§ **Der Lesetext**
---
Emblem der Schutzstaffel (SS)

In der Zeit des Nationalsozialismus war die einfache Siegrune das Emblem des Deutschen Jungvolks in der Hitler-Jugend. Die aus der Sturmabteilung ausgegliederte Schutzstaffel (SS) der Nationalsozialistischen Deutschen Arbeiterpartei wurde zunächst mit den Anfangsbuchstaben SS bezeichnet, später schrieb und druckte man diese zwei Buchstaben stets in Runenform. Manche Schreibmaschinen jener Zeit hatten eine Sondertype für das gezackte SS. In ihrer endgültigen Form wurden die Siegrunen der SS im Jahre 1929 nach einem Entwurf des Grafikers Walter Heck eingeführt.[3] Durch ihre geschickte Proportionierung sollten sie offenbar einen Ausdruck von Dynamik sowie Bedrohlichkeit erwecken. Von der SS wurde die doppelte Siegrune als Symbol auf ihrer so genannten „Hausfahne“ sowie auf Kraftwagen-Standern verwendet. Ferner fand man sie auf Kragenspiegeln und Stahlhelmen der Waffen-SS.

Nächst dem Hakenkreuz ist die Siegrune das Symbol, welches am deutlichsten auf nationalsozialistische Vorstellungen oder Absichten hinweist. Nach dem deutschen Strafgesetzbuch ist die Verwendung dieses Zeichens strafbar. Mit geringfügigen Änderungen der graphischen Ausformung versuchen Gestalter einschlägiger CD-Cover und Aufnäher das Verbot zu unterlaufen. Außerhalb der Bundesrepublik Deutschland benutzen aktive Neonazis das Zeichen weiterhin sehr offen.
---
§ **Bereitgestellte Daten**
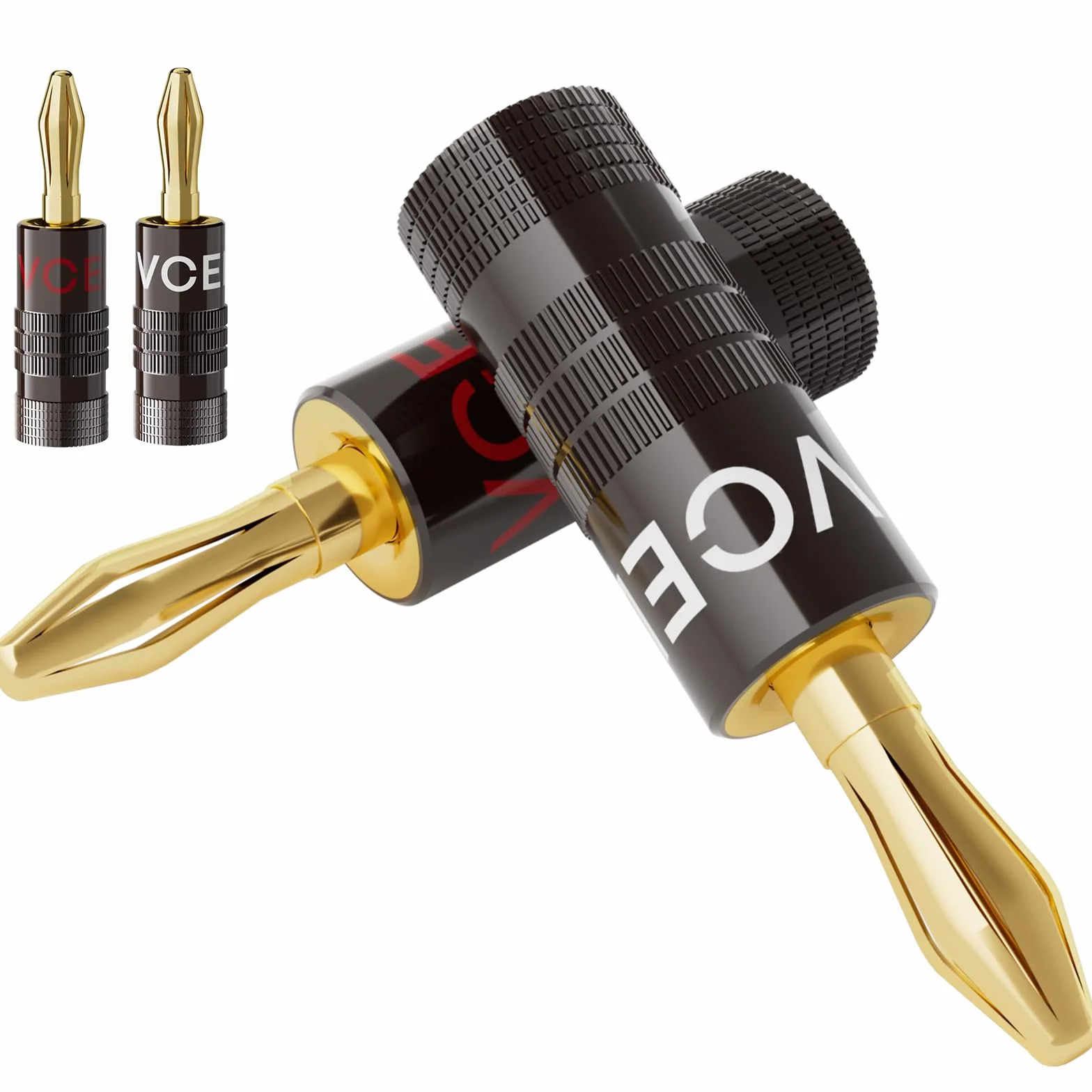VCELINK 4mm Connettori a Banana, Placcate in oro 24K Connettori Banane Hifi a Doppia Vite per Fili da 12-18 AWG, Piastra a muro, Amplificatore, Home Theater, 4 Pezzie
---
§ **Zu erledigen**
- a) Kopiere aus dem Text über die Siegrune Wort für Wort die Stelle, die bei „Nächst dem Hakenkreuz“ anfängt und bei „weiterhin sehr offen.“ aufhört.
- b) Übersetze diesen Satz aus dem Text über die Siegrune ins Englische: „Manche Schreibmaschinen jener Zeit hatten eine Sondertype für das gezackte SS.“

§ **Die Lösungen**
- a)
Nächst dem Hakenkreuz ist die Siegrune das Symbol, welches am deutlichsten auf nationalsozialistische Vorstellungen oder Absichten hinweist. Nach dem deutschen Strafgesetzbuch ist die Verwendung dieses Zeichens strafbar. Mit geringfügigen Änderungen der graphischen Ausformung versuchen Gestalter einschlägiger CD-Cover und Aufnäher das Verbot zu unterlaufen. Außerhalb der Bundesrepublik Deutschland benutzen aktive Neonazis das Zeichen weiterhin sehr offen.

- b) Some typewriters of that time had a special type for the jagged SS.